Acute pancreatitis is a serious and sometimes fatal inflammatory disease whereby the pancreas digests itself. This is caused by bile acids and ethanol/fatty acid metabolites. Recently, impaired metabolism and cytotoxic calcium overload have been suggested to be the cardinal events that trigger the disease regardless of the cause. There is strong clinical evidence linking diabetes (both type-1 and type-2) and the severity of pancreatitis. Our preliminary studies using two distinct experimental animal models (caerulein and fatty acid/ethanol-induced) show that pancreatitis is worse in type-1 diabetic (Akita mice) and PACIRKO mice, in which the insulin receptor has been genetically deleted specifically in pancreatic acinar cells.
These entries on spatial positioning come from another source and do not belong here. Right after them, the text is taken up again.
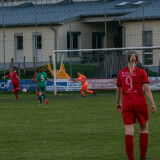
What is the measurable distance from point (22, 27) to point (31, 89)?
6.41 meters

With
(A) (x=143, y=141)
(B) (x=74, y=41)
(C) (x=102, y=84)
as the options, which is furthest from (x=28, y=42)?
(A) (x=143, y=141)

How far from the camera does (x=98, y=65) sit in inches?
1241

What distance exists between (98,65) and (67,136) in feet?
63.7

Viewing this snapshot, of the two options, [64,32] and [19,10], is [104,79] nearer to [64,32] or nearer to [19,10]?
[64,32]

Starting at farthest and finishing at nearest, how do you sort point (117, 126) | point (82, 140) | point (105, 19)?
point (105, 19) < point (117, 126) < point (82, 140)

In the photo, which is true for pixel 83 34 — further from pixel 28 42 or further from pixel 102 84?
pixel 102 84

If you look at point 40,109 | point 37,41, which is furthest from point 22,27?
point 40,109

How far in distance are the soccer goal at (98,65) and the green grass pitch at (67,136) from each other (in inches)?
451

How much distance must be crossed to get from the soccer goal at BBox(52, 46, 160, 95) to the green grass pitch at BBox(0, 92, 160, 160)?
1145 cm

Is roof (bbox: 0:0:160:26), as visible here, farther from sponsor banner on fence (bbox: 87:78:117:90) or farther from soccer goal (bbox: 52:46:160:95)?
sponsor banner on fence (bbox: 87:78:117:90)

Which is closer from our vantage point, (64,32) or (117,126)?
(117,126)

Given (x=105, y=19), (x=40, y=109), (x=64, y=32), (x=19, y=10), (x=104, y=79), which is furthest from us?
(x=19, y=10)

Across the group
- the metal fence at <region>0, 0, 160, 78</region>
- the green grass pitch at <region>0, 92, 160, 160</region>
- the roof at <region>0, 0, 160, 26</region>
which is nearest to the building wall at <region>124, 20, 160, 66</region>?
the metal fence at <region>0, 0, 160, 78</region>

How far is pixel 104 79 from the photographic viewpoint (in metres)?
30.3
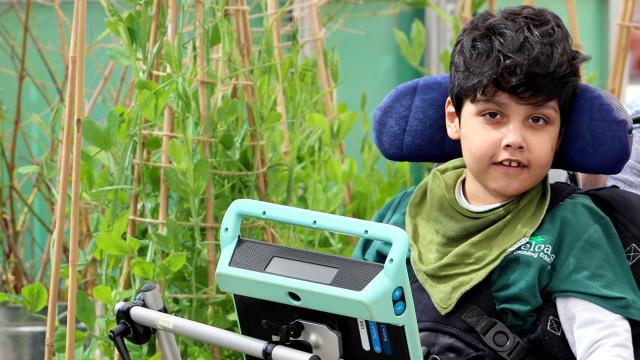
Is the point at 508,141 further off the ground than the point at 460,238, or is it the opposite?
the point at 508,141

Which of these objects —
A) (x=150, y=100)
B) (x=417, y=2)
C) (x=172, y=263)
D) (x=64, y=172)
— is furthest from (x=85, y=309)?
(x=417, y=2)

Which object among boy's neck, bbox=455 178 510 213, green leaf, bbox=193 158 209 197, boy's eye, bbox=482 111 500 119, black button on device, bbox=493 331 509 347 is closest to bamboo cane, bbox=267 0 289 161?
green leaf, bbox=193 158 209 197

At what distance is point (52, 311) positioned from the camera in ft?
6.26

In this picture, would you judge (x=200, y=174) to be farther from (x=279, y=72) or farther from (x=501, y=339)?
(x=501, y=339)

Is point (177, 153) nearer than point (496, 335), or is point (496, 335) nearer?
point (496, 335)

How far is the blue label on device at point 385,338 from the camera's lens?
1.38 m

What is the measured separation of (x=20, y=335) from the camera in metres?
2.62

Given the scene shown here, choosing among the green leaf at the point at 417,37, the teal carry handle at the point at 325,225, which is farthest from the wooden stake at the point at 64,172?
the green leaf at the point at 417,37

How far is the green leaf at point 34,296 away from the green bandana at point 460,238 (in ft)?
2.45

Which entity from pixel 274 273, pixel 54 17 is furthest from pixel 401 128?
pixel 54 17

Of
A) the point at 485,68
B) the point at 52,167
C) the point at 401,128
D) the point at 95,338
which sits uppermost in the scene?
the point at 485,68

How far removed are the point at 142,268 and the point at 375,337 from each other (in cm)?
72

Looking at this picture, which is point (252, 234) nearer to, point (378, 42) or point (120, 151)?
point (120, 151)

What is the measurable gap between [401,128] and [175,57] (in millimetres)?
435
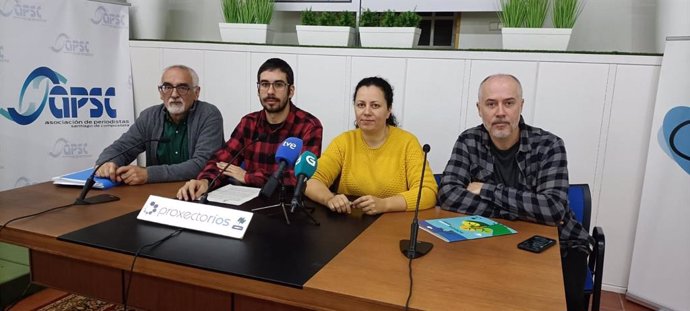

Moreover, the recovery and regeneration of the pancreas 7 days following pancreatitis was also impaired in PACIRKO mice. Furthermore, we have shown that insulin directly protects isolated pancreatic acinar cells from cellular injury induced by pancreatitis agents, including; ATP depletion, inhibition of the plasma membrane Ca2+ pump (PMCA), cytotoxic Ca2+ overload and necrosis(1,2). This was due to a metabolic switch towards glycolysis(2), sufficient to maintain ATP to fuel the PMCA and thus prevent Ca2+ overload, even in the face of impaired mitochondrial function(1,2). The over-arching aim of this project is to test the hypothesis that insulin directly protects pancreatic acinar cells from injury and facilitates their regeneration during acute pancreatitis. This will be directly and unambiguously tested in PACIRKO mice using cellular and in vivo models of pancreatitis, in which exogenous insulin is administered using a hyperinsulinaemic-euglycaemic clamp. In addition, the molecular mechanism for this insulin protection will be determined by investigating the signalling pathways and metabolic phenotype induced by insulin. The successful outcome of this project will further corroborate insulin, and related agents, as possible treatments for acute pancreatitis, regardless of the precise causative factor. It is hoped that this multidisciplinary approach from molecular mechanism to whole organism disease state will have major clinical implications for the treatment of acute pancreatitis.